• REQUEST: Copy the data below verbatim, reproducing every line without alteration.

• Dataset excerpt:

■ ■ ■ ■

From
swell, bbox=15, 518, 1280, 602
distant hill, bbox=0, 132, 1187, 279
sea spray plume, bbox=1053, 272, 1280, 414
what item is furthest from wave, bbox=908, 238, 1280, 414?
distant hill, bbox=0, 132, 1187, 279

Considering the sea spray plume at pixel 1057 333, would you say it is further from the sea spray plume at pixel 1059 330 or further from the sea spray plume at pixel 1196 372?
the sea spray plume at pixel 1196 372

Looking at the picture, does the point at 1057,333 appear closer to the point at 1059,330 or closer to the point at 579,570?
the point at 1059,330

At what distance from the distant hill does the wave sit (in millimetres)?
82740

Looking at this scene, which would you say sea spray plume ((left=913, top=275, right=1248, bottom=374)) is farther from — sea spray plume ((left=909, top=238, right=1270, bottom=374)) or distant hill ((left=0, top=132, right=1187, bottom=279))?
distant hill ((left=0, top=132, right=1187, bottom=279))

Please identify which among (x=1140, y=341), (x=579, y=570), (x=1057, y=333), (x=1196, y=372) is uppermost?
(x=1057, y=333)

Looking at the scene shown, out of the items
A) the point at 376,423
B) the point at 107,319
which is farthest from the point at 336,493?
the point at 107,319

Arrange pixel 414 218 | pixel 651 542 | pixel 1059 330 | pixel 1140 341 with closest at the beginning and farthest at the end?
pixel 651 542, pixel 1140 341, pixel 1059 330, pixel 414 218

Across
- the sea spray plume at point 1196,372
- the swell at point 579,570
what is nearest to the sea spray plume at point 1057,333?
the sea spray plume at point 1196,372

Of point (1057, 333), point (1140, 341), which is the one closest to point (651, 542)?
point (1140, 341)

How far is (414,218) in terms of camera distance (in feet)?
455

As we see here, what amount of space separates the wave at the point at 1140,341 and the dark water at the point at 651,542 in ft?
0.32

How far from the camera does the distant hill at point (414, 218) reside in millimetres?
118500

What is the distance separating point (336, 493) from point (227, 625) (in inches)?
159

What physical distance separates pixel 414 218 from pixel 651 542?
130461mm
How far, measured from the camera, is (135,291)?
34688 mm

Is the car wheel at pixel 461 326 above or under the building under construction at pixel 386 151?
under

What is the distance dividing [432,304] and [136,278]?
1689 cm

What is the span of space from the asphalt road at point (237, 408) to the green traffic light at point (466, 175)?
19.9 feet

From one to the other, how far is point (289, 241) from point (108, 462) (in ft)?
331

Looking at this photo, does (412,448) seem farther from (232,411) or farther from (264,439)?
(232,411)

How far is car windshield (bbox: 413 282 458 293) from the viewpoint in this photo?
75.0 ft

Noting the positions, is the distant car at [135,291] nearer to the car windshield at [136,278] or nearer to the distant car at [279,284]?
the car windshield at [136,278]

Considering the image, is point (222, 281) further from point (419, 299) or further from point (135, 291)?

■ ■ ■ ■

• RESPONSE TO THIS TASK:
From
swell, bbox=15, 518, 1280, 602
distant hill, bbox=0, 132, 1187, 279
sea spray plume, bbox=1053, 272, 1280, 414
what item is furthest from wave, bbox=908, 238, 1280, 414?
distant hill, bbox=0, 132, 1187, 279

Considering the sea spray plume at pixel 1057 333, would you say it is further from the sea spray plume at pixel 1059 330 or further from the sea spray plume at pixel 1196 372?
the sea spray plume at pixel 1196 372

Looking at the picture, does the point at 1057,333 appear closer to the point at 1059,330 or closer to the point at 579,570?
the point at 1059,330

At what distance from the distant hill does the wave sit (in millimetres)?
82740

Looking at this scene, which would you say sea spray plume ((left=913, top=275, right=1248, bottom=374)) is farther from — sea spray plume ((left=909, top=238, right=1270, bottom=374)) or distant hill ((left=0, top=132, right=1187, bottom=279))?
distant hill ((left=0, top=132, right=1187, bottom=279))

Please identify which among (x=1140, y=341), (x=579, y=570), (x=1057, y=333), (x=1196, y=372) is uppermost?
(x=1057, y=333)

Looking at the scene shown, out of the items
A) the point at 376,423
B) the point at 107,319
which is farthest from the point at 336,493?
the point at 107,319

Arrange pixel 414 218 | pixel 651 542 | pixel 1059 330 | pixel 1140 341 with closest at the beginning and farthest at the end?
pixel 651 542, pixel 1140 341, pixel 1059 330, pixel 414 218

Across
- the sea spray plume at point 1196,372
- the swell at point 579,570
what is nearest to the sea spray plume at point 1057,333?
the sea spray plume at point 1196,372

Of point (1057, 333), point (1140, 341), which is the one closest to point (651, 542)?
point (1140, 341)

How far is (414,218) in terms of camera distance (in feet)?
455

As we see here, what amount of space separates the wave at the point at 1140,341 and the dark water at the point at 651,542 in ft?
0.32

How far from the camera does the distant hill at point (414, 218) reside in millimetres?
118500

What is the distance separating point (336, 493) from point (227, 625) (in inches)?
159

What physical distance separates pixel 414 218 from pixel 651 542?
130461mm
How far, measured from the camera, is (135,291)?
34688 mm

Is the car wheel at pixel 461 326 above or under the building under construction at pixel 386 151?
under

What is the distance dividing [432,304] and [136,278]?
1689 cm

What is the span of space from the asphalt road at point (237, 408) to the green traffic light at point (466, 175)?
19.9 feet

From one to the other, how far is point (289, 241) from point (108, 462) (in ft)?
331

Looking at this photo, does (412,448) seem farther from (232,411) or farther from (264,439)?
(232,411)

How far is car windshield (bbox: 413 282 458 293) from the viewpoint in this photo?
75.0 ft

Noting the positions, is the distant car at [135,291] nearer to the car windshield at [136,278] or nearer to the distant car at [279,284]?
the car windshield at [136,278]

Considering the image, is point (222, 281) further from point (419, 299) or further from point (135, 291)?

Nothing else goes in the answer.